How often do I have to attend for follow up?

Professor McMinn will outline follow-up protocols for patients based on their procedure. Normally, patients are followed up by X-rays and questionnaires and in certain circumstances with Metal-Ion testing if required.

When can I get back to hobbies and sporting activities following my Birmingham Hip Resurfacing (BHR)?

  • Gardening - At about 2 months following post-op review
     
  • Golf - Start gently at 4-6 months after operation and gradually increase
     
  • Tennis - Start gentle doubles tennis at around 6 months after operation and gradually increase
     
  • Skiing - 1 year post-op
     
  • Running and jogging - 1 year after operation. At around 11 months, you may start jogging on a treadmill with good quality running shoes or trainers. Do this for a couple of months before you start running or jogging outdoors or participating in high-impact sporting activities like squash, cricket, football etc.
Watching our patient video testimonials will give you an insight of what activities our patients can do following their recovery after surgery. Joined @ the Hip is our patient focussed blog featuring the thoughts, stories and experiences of Mr McMinn's patients over the years. If you would like to know when you can start activities again after another one of Mr McMinn's implants please get intouch with us on enquiries@mcminncentre.co.uk.
 

Do hip implants set off metal detectors at airports and do I need a letter to confirm implant in situ?

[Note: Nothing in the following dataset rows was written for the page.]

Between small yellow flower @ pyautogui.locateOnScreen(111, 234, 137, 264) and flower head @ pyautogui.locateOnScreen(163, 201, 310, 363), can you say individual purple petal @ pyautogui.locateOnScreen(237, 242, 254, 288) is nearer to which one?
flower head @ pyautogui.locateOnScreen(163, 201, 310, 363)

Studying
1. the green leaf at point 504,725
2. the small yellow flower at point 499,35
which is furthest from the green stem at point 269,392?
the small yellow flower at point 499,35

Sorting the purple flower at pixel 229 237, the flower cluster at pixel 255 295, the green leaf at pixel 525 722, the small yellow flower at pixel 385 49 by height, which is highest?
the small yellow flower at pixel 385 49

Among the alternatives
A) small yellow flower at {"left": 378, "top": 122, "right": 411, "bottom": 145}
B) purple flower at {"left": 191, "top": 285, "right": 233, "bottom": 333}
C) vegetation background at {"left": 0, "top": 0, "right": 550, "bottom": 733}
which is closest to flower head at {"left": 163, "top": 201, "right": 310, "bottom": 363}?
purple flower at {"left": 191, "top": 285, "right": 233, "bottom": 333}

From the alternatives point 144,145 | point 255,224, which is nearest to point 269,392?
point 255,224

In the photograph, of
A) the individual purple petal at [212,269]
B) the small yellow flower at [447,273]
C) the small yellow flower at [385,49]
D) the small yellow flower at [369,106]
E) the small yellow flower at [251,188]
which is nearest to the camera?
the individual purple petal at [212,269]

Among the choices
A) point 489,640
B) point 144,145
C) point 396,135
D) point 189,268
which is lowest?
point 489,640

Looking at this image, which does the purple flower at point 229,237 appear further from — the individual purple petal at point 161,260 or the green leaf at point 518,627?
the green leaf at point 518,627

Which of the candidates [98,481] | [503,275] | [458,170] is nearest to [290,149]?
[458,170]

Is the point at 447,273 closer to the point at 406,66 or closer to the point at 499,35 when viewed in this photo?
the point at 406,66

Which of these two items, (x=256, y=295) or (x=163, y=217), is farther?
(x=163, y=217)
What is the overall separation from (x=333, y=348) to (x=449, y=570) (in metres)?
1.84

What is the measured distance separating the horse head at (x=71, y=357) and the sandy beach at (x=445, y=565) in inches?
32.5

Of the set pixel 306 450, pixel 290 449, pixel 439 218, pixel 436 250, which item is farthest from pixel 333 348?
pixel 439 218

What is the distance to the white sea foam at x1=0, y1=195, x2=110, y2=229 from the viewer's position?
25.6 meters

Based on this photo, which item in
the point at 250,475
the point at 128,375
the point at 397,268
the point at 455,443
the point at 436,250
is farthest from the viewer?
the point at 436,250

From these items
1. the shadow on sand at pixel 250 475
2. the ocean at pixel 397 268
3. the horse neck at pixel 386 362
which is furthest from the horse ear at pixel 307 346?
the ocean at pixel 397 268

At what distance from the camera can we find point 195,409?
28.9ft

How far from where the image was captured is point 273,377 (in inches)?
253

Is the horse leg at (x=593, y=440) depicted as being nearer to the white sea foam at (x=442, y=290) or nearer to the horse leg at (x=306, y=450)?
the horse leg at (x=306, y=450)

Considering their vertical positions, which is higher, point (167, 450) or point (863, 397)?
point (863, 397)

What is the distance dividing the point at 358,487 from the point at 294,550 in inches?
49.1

Patients do find that their hip implants set-off metal detectors at airports. A letter from a doctor is no longer given any credence by security officials because of the ease with which they can be 'created'. They may want to make further physical checks to be sure for themselves. We can however provide you with a letter if you wish.

Is there anything I should do prior to surgery to get into good shape i.e diet, vitamins, exercise etc?

It is important for you to have good quality bone in order for a Birmingham Hip Resurfacing to be successful. Anti-inflammatory medications and Aspirin tend to damage the bone in the femoral head of an arthritic hip.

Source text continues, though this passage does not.